Material provided:
## START
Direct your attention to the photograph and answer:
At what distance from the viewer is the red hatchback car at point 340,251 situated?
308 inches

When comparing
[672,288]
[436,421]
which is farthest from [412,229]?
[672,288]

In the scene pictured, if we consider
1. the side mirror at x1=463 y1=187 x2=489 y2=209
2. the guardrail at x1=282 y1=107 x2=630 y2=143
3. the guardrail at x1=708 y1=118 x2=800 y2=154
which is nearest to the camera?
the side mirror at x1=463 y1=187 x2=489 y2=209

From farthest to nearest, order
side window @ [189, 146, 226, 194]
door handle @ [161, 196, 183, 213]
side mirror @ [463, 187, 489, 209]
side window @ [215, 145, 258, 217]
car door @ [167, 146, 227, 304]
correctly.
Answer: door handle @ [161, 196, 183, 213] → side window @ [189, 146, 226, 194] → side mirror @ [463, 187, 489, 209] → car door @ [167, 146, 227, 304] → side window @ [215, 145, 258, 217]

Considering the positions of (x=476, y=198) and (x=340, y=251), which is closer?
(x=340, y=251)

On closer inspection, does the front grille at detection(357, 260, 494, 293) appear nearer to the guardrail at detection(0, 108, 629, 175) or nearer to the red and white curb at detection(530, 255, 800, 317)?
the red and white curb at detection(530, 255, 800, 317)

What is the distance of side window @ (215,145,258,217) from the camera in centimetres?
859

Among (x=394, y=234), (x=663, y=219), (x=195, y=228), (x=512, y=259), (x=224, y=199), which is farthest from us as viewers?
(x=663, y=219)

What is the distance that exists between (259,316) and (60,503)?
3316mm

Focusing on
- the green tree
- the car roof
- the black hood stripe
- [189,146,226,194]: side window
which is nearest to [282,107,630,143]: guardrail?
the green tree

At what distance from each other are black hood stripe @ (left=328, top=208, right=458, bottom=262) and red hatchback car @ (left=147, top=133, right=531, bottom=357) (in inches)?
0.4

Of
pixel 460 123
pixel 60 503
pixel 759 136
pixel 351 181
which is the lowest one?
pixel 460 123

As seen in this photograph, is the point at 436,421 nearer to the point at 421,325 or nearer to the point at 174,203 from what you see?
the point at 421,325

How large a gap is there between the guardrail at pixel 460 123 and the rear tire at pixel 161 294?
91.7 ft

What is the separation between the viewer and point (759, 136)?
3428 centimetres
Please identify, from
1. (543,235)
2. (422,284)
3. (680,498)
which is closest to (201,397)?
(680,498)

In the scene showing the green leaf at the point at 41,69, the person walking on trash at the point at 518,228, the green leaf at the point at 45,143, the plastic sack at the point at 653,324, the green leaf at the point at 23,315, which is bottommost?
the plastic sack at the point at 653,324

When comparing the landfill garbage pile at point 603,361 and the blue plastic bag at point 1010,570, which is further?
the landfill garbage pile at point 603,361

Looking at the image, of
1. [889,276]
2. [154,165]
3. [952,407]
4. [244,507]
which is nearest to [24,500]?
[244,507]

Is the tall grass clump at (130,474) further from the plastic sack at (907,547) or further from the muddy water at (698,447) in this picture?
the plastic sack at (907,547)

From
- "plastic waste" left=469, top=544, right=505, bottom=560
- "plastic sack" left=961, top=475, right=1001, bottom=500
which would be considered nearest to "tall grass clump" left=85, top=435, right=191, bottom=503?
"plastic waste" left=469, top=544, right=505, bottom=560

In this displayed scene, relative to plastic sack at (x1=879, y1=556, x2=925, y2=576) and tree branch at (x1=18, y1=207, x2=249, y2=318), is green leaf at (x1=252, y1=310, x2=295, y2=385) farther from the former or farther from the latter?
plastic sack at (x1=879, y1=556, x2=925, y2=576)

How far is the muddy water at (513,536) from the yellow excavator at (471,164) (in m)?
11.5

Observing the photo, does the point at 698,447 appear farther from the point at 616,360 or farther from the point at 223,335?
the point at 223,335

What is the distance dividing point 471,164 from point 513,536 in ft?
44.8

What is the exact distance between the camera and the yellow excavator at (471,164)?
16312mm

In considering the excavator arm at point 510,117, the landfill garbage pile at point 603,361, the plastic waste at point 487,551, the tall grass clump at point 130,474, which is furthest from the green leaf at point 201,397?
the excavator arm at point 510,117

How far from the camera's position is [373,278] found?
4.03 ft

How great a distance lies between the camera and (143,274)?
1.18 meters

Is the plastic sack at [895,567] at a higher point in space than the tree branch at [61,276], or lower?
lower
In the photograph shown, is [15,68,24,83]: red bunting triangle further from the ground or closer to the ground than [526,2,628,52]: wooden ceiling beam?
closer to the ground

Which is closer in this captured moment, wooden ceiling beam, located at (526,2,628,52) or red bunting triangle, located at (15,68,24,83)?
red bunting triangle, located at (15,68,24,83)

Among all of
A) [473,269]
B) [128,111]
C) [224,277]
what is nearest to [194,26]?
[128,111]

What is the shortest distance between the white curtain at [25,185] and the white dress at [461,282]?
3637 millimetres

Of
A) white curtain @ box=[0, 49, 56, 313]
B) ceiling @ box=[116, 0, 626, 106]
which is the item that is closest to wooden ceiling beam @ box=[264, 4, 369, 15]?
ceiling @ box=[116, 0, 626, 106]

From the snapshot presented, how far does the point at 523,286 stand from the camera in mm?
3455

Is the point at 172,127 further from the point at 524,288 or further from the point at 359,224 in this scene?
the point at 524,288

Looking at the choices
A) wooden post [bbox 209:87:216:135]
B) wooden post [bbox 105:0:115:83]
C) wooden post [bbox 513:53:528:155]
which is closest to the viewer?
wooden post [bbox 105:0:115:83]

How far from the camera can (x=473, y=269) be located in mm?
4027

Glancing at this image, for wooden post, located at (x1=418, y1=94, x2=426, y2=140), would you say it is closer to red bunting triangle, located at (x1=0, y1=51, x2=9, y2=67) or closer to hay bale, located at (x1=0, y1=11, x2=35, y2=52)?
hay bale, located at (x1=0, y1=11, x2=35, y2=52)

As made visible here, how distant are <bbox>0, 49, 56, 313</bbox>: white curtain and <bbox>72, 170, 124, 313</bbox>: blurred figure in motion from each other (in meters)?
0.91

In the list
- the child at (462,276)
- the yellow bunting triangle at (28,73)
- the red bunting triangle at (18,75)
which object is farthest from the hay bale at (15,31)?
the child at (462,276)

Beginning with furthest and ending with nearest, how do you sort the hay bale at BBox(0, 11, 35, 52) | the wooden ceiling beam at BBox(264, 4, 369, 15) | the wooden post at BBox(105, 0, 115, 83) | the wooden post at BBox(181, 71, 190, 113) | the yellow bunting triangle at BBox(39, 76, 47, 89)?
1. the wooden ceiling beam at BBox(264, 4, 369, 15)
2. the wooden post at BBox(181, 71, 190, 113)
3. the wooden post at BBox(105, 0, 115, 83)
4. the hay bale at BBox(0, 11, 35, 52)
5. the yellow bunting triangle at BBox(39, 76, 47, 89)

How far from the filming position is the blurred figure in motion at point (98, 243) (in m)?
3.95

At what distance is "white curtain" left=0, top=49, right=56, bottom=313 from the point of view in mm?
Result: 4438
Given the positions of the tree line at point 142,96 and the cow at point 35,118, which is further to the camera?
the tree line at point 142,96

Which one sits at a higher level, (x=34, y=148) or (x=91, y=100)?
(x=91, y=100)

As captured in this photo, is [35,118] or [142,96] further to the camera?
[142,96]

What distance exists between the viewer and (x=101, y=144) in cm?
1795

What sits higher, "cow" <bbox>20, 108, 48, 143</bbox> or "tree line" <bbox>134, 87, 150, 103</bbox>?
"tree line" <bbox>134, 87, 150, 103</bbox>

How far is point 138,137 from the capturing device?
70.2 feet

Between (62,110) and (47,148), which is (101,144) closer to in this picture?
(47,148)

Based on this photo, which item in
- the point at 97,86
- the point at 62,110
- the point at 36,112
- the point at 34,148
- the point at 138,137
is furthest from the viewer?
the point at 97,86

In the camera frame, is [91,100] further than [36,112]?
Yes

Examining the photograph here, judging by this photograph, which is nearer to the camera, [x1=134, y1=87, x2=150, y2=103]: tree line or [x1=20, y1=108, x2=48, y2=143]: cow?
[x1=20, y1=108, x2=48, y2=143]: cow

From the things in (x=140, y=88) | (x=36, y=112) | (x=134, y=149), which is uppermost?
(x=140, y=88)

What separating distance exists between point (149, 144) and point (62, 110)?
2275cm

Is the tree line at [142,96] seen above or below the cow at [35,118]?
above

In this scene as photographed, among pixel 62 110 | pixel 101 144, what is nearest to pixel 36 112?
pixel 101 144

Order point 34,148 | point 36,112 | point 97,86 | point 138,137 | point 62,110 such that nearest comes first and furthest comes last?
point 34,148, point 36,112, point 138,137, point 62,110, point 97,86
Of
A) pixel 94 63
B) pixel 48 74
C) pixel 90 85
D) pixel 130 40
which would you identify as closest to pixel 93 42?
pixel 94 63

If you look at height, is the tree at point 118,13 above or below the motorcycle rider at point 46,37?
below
## END
Exercise: Rewrite the lines from the one containing "If you look" through the end of the entries as a JSON list of strings, one string per line, with blank lines omitted.

Answer to this task:
[
  "If you look at height, is the tree at point 118,13 above or below the motorcycle rider at point 46,37?",
  "below"
]